● **Set exercise**: Could you transcribe all of the records below word for word, leaving the pictures out of your answer?

+++ Exercise inputs +++

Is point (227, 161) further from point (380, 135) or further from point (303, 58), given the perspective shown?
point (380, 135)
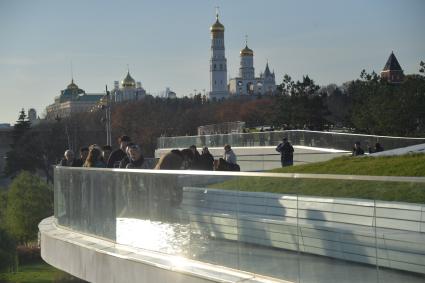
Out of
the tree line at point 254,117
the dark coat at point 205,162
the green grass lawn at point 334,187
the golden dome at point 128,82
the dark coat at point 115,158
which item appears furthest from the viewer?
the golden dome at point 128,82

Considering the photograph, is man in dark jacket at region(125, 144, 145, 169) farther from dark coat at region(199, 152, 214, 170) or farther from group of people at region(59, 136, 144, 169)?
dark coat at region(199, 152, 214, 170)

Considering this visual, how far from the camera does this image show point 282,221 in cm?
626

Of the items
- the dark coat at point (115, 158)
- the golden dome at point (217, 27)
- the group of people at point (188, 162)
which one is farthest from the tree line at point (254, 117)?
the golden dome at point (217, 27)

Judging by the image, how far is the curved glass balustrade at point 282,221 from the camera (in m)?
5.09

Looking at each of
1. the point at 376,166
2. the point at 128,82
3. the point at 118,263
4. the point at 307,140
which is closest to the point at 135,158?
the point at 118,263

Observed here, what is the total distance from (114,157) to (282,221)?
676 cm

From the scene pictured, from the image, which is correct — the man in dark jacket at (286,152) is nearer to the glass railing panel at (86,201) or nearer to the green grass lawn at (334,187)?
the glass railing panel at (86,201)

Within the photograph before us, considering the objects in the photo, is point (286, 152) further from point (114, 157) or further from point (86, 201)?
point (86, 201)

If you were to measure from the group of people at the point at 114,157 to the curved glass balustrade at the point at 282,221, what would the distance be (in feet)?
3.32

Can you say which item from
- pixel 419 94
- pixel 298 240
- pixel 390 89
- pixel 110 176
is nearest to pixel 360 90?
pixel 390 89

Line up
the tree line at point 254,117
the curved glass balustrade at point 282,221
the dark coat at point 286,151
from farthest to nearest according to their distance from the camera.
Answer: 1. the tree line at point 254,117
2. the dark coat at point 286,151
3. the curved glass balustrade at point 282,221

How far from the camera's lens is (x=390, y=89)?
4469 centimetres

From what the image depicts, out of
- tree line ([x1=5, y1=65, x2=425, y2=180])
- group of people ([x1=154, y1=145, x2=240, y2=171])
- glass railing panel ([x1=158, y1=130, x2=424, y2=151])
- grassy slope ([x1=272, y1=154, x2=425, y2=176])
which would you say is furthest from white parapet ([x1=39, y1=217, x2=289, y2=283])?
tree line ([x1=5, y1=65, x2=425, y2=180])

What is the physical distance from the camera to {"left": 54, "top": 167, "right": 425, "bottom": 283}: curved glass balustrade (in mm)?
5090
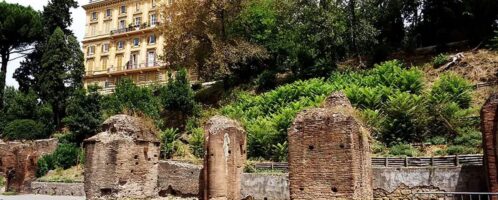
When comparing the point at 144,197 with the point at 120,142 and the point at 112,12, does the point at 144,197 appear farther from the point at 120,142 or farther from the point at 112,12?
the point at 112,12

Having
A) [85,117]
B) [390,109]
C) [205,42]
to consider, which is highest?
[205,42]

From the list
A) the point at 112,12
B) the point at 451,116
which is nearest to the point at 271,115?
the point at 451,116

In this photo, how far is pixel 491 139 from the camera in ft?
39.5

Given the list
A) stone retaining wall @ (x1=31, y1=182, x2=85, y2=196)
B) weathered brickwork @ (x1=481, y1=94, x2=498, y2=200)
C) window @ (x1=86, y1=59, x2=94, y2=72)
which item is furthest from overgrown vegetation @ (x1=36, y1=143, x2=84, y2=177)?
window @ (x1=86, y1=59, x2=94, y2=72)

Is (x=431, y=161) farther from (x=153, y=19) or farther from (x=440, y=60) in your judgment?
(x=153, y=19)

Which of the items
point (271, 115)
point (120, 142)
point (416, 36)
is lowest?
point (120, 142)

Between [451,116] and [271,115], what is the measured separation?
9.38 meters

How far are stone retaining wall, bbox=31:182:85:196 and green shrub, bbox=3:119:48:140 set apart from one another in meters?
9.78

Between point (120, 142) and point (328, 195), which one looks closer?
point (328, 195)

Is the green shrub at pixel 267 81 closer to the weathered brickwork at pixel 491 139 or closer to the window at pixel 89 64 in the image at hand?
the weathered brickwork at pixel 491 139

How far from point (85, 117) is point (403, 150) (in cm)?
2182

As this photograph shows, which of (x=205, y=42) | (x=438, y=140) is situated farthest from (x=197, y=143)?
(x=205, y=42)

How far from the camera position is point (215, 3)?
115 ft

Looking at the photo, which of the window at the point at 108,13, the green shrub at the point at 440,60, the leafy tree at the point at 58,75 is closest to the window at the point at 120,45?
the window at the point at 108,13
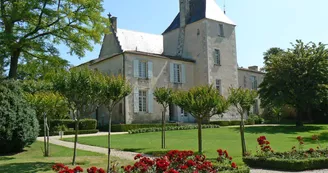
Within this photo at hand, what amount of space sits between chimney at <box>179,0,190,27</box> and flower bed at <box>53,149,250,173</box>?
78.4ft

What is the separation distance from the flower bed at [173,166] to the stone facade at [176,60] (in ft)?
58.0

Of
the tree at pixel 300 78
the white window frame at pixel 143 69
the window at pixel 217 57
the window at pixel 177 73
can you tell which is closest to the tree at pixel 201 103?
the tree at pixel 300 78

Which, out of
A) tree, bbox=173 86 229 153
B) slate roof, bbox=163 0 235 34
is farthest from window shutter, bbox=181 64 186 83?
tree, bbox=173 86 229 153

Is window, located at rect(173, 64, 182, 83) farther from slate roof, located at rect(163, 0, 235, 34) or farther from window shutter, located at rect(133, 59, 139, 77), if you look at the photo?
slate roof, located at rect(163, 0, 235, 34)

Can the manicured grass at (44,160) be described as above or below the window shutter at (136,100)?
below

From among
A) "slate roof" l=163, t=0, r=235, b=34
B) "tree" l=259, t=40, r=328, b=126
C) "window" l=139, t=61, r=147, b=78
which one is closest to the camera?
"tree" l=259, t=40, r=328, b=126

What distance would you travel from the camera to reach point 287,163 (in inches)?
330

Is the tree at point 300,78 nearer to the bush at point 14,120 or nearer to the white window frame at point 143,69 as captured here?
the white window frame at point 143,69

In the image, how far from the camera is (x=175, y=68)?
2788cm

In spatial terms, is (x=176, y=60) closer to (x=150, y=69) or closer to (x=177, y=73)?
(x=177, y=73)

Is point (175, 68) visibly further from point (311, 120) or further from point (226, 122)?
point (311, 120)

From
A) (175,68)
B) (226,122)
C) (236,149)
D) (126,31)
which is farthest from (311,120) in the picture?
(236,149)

+++

● **Result for this exercise**:
Is point (227, 161) further from point (380, 135) or further from point (303, 58), given the perspective shown?
point (380, 135)
Out of
the tree line at point 254,117
the dark coat at point 205,162
the green grass lawn at point 334,187
the golden dome at point 128,82
the dark coat at point 115,158
which item appears furthest from the viewer?
the golden dome at point 128,82

Considering the photograph, is man in dark jacket at region(125, 144, 145, 169) farther from dark coat at region(199, 152, 214, 170) or farther from group of people at region(59, 136, 144, 169)?
dark coat at region(199, 152, 214, 170)

Considering this visual, how far from the camera does this image show point 282,221 in cm?
626

Of the items
- the dark coat at point (115, 158)
- the golden dome at point (217, 27)
- the group of people at point (188, 162)
which one is farthest from the tree line at point (254, 117)?
the golden dome at point (217, 27)

Judging by the image, how far is the curved glass balustrade at point 282,221 from the camera (in m)?
5.09

Looking at each of
1. the point at 376,166
2. the point at 128,82
3. the point at 118,263
4. the point at 307,140
which is closest to the point at 135,158?
the point at 118,263

Observed here, what is the total distance from (114,157) to (282,221)?
676 cm

From the scene pictured, from the image, which is correct — the man in dark jacket at (286,152) is nearer to the glass railing panel at (86,201) or nearer to the green grass lawn at (334,187)?
the glass railing panel at (86,201)

Within the photograph before us, considering the objects in the photo, is point (286, 152) further from point (114, 157) or further from point (86, 201)?
point (86, 201)

If you were to measure from the group of people at the point at 114,157 to the curved glass balustrade at the point at 282,221, what would the distance be (in feet)?
3.32

Can you say which item from
- pixel 419 94
- pixel 298 240
- pixel 390 89
- pixel 110 176
is nearest to pixel 360 90?
pixel 390 89

Line up
the tree line at point 254,117
the curved glass balustrade at point 282,221
the dark coat at point 286,151
from farthest to nearest according to their distance from the camera.
Answer: 1. the tree line at point 254,117
2. the dark coat at point 286,151
3. the curved glass balustrade at point 282,221

How far from the camera's lens is (x=390, y=89)?
4469 centimetres

From what the image depicts, out of
- tree line ([x1=5, y1=65, x2=425, y2=180])
- group of people ([x1=154, y1=145, x2=240, y2=171])
- glass railing panel ([x1=158, y1=130, x2=424, y2=151])
- grassy slope ([x1=272, y1=154, x2=425, y2=176])
which would you say is furthest from white parapet ([x1=39, y1=217, x2=289, y2=283])?
tree line ([x1=5, y1=65, x2=425, y2=180])

What is the physical distance from the camera to {"left": 54, "top": 167, "right": 425, "bottom": 283}: curved glass balustrade (in mm)?
5090
When comparing the point at 144,197 with the point at 120,142 and the point at 112,12, does the point at 144,197 appear farther from the point at 120,142 or farther from the point at 112,12?
the point at 112,12

Having
A) [85,117]
B) [390,109]
C) [205,42]
to consider, which is highest?
[205,42]

From the list
A) the point at 112,12
B) the point at 451,116
which is nearest to the point at 271,115?
the point at 451,116

In this photo, how far is pixel 491 139 from the camera in ft?
39.5

Given the list
A) stone retaining wall @ (x1=31, y1=182, x2=85, y2=196)
B) weathered brickwork @ (x1=481, y1=94, x2=498, y2=200)
C) window @ (x1=86, y1=59, x2=94, y2=72)
which item is furthest from overgrown vegetation @ (x1=36, y1=143, x2=84, y2=177)?
window @ (x1=86, y1=59, x2=94, y2=72)

Is (x=431, y=161) farther from (x=153, y=19) or farther from (x=440, y=60) in your judgment?
(x=153, y=19)

Which of the items
point (271, 115)
point (120, 142)
point (416, 36)
is lowest?
point (120, 142)

Between [451,116] and [271,115], what is the measured separation?
9.38 meters

How far are stone retaining wall, bbox=31:182:85:196 and green shrub, bbox=3:119:48:140 set apart from one another in meters?
9.78

Between point (120, 142) and point (328, 195), which one looks closer?
point (328, 195)

Is the green shrub at pixel 267 81 closer to the weathered brickwork at pixel 491 139 or closer to the window at pixel 89 64 in the image at hand?
the weathered brickwork at pixel 491 139

How far from point (85, 117) is point (403, 150) (in cm)?
2182

As this photograph shows, which of (x=205, y=42) | (x=438, y=140) is situated farthest from (x=197, y=143)?
(x=205, y=42)

How far from the camera position is point (215, 3)?
115 ft

Looking at the photo, which of the window at the point at 108,13, the green shrub at the point at 440,60, the leafy tree at the point at 58,75 is closest to the window at the point at 120,45?
the window at the point at 108,13
Within this photo at hand, what amount of space sits between chimney at <box>179,0,190,27</box> and flower bed at <box>53,149,250,173</box>?
78.4ft

What is the separation distance from the flower bed at [173,166] to the stone facade at [176,60] (in ft)?
58.0

Of
the tree at pixel 300 78
the white window frame at pixel 143 69
the window at pixel 217 57
the window at pixel 177 73
can you tell which is closest to the tree at pixel 201 103?
the tree at pixel 300 78

Which, out of
A) tree, bbox=173 86 229 153
B) slate roof, bbox=163 0 235 34
is farthest from window shutter, bbox=181 64 186 83?
tree, bbox=173 86 229 153

Is window, located at rect(173, 64, 182, 83) farther from slate roof, located at rect(163, 0, 235, 34) or farther from window shutter, located at rect(133, 59, 139, 77), if you look at the photo?
slate roof, located at rect(163, 0, 235, 34)

Can the manicured grass at (44,160) be described as above or below the window shutter at (136,100)?
below

From among
A) "slate roof" l=163, t=0, r=235, b=34
B) "tree" l=259, t=40, r=328, b=126
C) "window" l=139, t=61, r=147, b=78
which one is closest to the camera?
"tree" l=259, t=40, r=328, b=126

What distance would you travel from the camera to reach point 287,163 (in inches)?
330

Is the tree at point 300,78 nearer to the bush at point 14,120 or nearer to the white window frame at point 143,69 as captured here?
the white window frame at point 143,69

In the image, how far from the camera is (x=175, y=68)?
2788cm

In spatial terms, is (x=176, y=60) closer to (x=150, y=69) or closer to (x=177, y=73)?
(x=177, y=73)

Is point (175, 68) visibly further from point (311, 120) or further from point (226, 122)?
point (311, 120)

From
A) (175,68)
B) (226,122)
C) (236,149)
D) (126,31)
which is farthest from (311,120) in the picture?
(236,149)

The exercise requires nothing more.